Monday, January 16, 2012

Acquainted with Disdain


Acquainted with the Night
by Robert Frost

I have been one acquainted with the night.
I have walked out in rain — and back in rain.
I have outwalked the furthest city light.

I have looked down the saddest city lane.
I have passed by the watchman on his beat
And dropped my eyes, unwilling to explain.

I have stood still and stopped the sound of feet
When far away an interrupted cry
Came over houses from another street,

But not to call me back or say good-bye;
And further still at an unearthly height,
A luminary clock against the sky

Proclaimed the time was neither wrong nor right.
I have been one acquainted with the night.

7 comments:

TC said...

Small wonder that gal walked without specific aim. For her "to walk" would mean "to sidle". Sidling can never admit to a specific aim, even it it has one. But I suppose indirection is just another direction.

(What am I saying?! Blogging with a fever ought to be banned!)

Frankly, I don't for one minute believe Robert Frost had the slightest idea what the night has or had in store for him or for any of us.

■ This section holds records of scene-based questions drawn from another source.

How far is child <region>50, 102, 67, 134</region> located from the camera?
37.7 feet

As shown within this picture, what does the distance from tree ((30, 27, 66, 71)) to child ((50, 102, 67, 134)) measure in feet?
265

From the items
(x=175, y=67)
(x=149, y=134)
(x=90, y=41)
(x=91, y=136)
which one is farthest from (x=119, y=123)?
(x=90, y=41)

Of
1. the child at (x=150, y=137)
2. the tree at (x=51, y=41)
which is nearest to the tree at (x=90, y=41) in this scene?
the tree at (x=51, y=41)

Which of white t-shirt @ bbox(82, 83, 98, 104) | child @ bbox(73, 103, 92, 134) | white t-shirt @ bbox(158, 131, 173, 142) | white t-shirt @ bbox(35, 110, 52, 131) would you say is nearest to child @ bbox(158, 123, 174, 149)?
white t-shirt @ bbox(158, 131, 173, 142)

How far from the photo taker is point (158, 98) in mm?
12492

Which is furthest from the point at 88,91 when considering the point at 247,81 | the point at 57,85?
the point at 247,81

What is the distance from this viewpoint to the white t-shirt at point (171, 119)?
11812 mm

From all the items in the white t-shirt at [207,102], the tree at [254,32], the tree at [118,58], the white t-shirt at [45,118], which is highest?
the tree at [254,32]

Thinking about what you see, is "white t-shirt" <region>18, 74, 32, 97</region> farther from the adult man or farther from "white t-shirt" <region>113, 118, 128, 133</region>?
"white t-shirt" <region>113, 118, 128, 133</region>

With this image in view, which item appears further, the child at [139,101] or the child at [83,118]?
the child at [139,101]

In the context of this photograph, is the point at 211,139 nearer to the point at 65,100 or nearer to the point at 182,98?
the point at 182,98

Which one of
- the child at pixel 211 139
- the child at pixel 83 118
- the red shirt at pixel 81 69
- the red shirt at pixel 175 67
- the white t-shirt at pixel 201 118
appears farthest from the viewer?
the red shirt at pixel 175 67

And certainly he ought to have been able to afford an umbrella, for that longest walk. (And if not an umbrella, at least a hobbermu, I am being prompted to say.)

John Keats, dying, said bowing out was bad enough, but going off "like a frog in a frost" -- just embarrassing.

Sidling toward the cemetery, now that might be a better way.

Francis Bacon (that other one) said, Let my death come from Spain.

He was referring to the fact that, in his day, it took months for a letter to arrive from Spain.

What with all those sinking ships, frosted frogs, and sidling post-ponies...

Nin Andrews said...

Oh, I hope you feel better soon!

I love that Frances Bacon line. Let death come in Spain Reminds me a little of Vajello, of course . . .

I forget that you actually met Frost.

MVT said...

TC - Did Keats really say that? A "frog?"

TC said...

Nin,

FB said Let my death come FROM (not IN) Spain -- i.e. let it come by the slow route, make many stops along the way, and take as long as possible.

"On the other side, true dispatch is a rich thing. For time is the measure of business, as money is of wares; and business is bought at a dear hand, where there is small dispatch. The Spartans and Spaniards have been noted to be of small dispatch; Mi venga la muerte de Spagna; Let my death come from Spain; for then it will be sure to be long in coming."

Francis Bacon (1561-1626), "Of Dispatch"


MVT,

About that rather poignant Keats line:

I find that one of the problems with knowing anything at all about history, and letting it slip on the net, is that somebody will always think you're pulling their leg. In any case, as another scholar once said, You could look it up.

John Keats to Fanny Brawne, writ during his final illness:

"March (?) 1820

"My dearest Girl,
In consequence of our company I suppose I shall not see you before tomorrow. I am much better to day - indeed all I have to complain of is want of strength and a little tightness in the Chest. I envied Sam's walk with you to day; which I will not do again as I may get very tired of envying. I imagine you now sitting in your new black dress which I like so much and if I were a little less selfish and more enthusiastic I should run round and surprise you with a knock at the door. I fear I am too prudent for a dying kind of Lover. Yet, there is a great difference between going off in warm blood like Romeo, and making one's exit like a frog in a frost - I had nothing particular to say to day, but not intending that there shall be any interruption to our correspondence (which at some future time I propose offering to Murray) I write something I God bless you my sweet Love Illness is a long lane, but I see you at the end of it, and shall mend my pace as well as possible

"J-K"

(J-K stands for, yes... John Keats)

TC said...

(And by the by, Nin, speaking of curious associative logics... we've had a spell of very cold weather, frost this morning on the growing things... a white topping which reminded me a bit of the hair on the head of that crusty old coot Mr Frosty Frost, as it appeared on the night I became acquainted with him!)

TC said...

A good view of the snow atop Mt. Frost, about the time I first glimpsed it.

Nin Andrews said...

Thanks Tom! I love that image of death as a letter. It's a great image.
An aside, I so miss writing letters. Now that my mother has died, I don't have anyone to write to . . .
Another aside, maybe because so much of what I know about poetry comes from childhood, long before I really understood what it was, my favorite Frost poem was always "The Witch of Coos." Now that I look it up, I see it listed as a play. Oh well. As a kid, I loved that.
And I was always bothered by the Eliot line,
"like a patient etherized upon a table" . . .
I still am. I would ask my mother about it, and she would laugh and laugh.